その行動から誠意を感じたのか、はたまた全く別の理由からか。少女の無表情からそれを窺い知ることは出来ないが、少女は小さく喉を震わせた。
「了承する……なに?」
「……ありがとう。まず、聞かせて欲しい。君は、能力を無効化出来るのか?」
少女が応じてくれたことに安堵しながら、焦る心を抑えつつ、言葉が走らぬようゆっくりと問い掛けた。
「……肯定。私は異界による世界侵食を無効化することが出来る」
自身の能力に関わることだというのに、あっさりと答えてくれる少女。少年はこれまでの戦闘である程度理解されていると少女は判断したのだろうと自分を納得させつつ、続ける。
「それは、能力……ああ、異界による侵食を元に戻すことが出来るのか?」
「否定。侵食されたものを消去することしか出来ない」
またもあっさりと答えてくれる少女だが、少年にはもうそれを気にしているような余裕は無い。予想していた答えではあったが、外れて欲しい予想でもあったのだ。堪えきれずすぐさま口を開く。
「ならっ、暴走した、違う、ああ……堕天した人間を元に戻すことは出来ないのか?」
「不可能」
即座に返された答えに、少年は唇を震わせる。目は見開かれ、血走ってすらいた。震える声で矢継ぎ早に問いを放つ。
「本当に不可能なのか? 何か方法は無いのか? 何人に試したんだ? どうして不可能だと言い切れる!?」
「これまでに九十八体の堕天者を排除し、堕天状態から回復した者は存在しない」
それでも、と叫ぼうとした少年の声を遮るように少女の静かな声が響く。
「そもそも堕天した段階で堕天する前の人間性は失われる。死亡すると言い換えてもいい」
「あ、ああ……」
少女の言葉に、少年は力無く崩れ落ちた。何のことは無い。分かっていたことだ。とっくに理解していて、覚悟も決めていて。せめて自身の手で幕を引きたくて、十年間、少年は空を睨んでいた。ただ、目の前に現れた、能力を無効化出来る存在。

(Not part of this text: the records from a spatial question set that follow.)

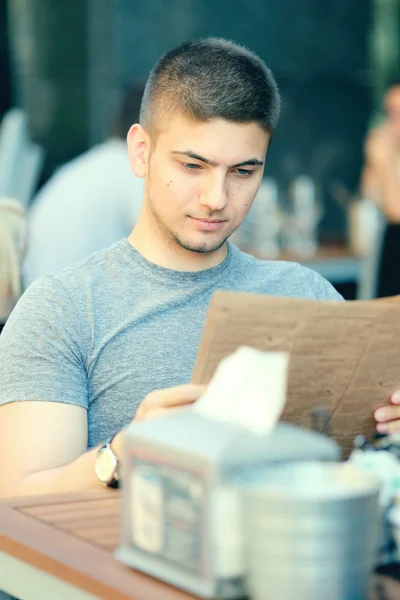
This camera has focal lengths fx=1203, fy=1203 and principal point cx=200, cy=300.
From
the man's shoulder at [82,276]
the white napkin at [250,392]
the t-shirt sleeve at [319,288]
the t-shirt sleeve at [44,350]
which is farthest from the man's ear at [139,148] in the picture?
the white napkin at [250,392]

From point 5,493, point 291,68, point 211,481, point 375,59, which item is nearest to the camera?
point 211,481

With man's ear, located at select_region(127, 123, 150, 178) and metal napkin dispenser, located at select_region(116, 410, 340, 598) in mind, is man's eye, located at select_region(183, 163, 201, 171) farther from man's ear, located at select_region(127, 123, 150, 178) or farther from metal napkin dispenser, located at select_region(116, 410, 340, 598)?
metal napkin dispenser, located at select_region(116, 410, 340, 598)

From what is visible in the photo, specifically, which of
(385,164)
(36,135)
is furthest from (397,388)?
(36,135)

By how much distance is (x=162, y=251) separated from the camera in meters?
1.96

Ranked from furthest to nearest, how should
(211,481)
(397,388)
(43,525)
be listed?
(397,388), (43,525), (211,481)

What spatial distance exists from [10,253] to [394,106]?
3455 millimetres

戦っている中で、歯車は消されるだけで元の物体に戻ったりはしていないことも少年は認識していた。当然堕天した存在を――『彼女』を元に戻すことなんて出来ないことも何となく察していた。
それでも。
それでも、万に一つ、億に一つ、兆に一つ、それ以上だとしても、構わなかった。救える可能性があるなら、縋りたかった。
未練だ。
しかし、少年にとってはそれが全てだった。十年前のあの日から、未練だけで生き恥を曝してきたのだ。ぐちゃぐちゃに歪む思考の中で、それを冷笑する自分を少年は見つける。
――分かっていただろ、と。
奇跡なんて起こりやしない。もう全ては終わった事なのだからと。せめて終わった悲劇の幕引きだけは自分でしたいと足掻いていただけなのだからと。
「……分かっていたさ」
掠れ、囁くような少年の言葉だったが、少女は鋭敏な耳でその声を拾って、首を傾げる。分かっていたのなら、なぜこんな無駄な問い掛けをしたのだろうか、と。
そんな少女を尻目に少年はゆらりと幽鬼のように立ち上がり、大きく息を吐き出した。
「……ああ、ありがとう。その上でもう一つ。いいだろうか?」
「なに?」
「取引が、したい」
そう言った少年の瞳には暗い輝きがあり、その妄執を映し込んだかのように錆び付いた歯車が左眼の中でカラカラと回っていた。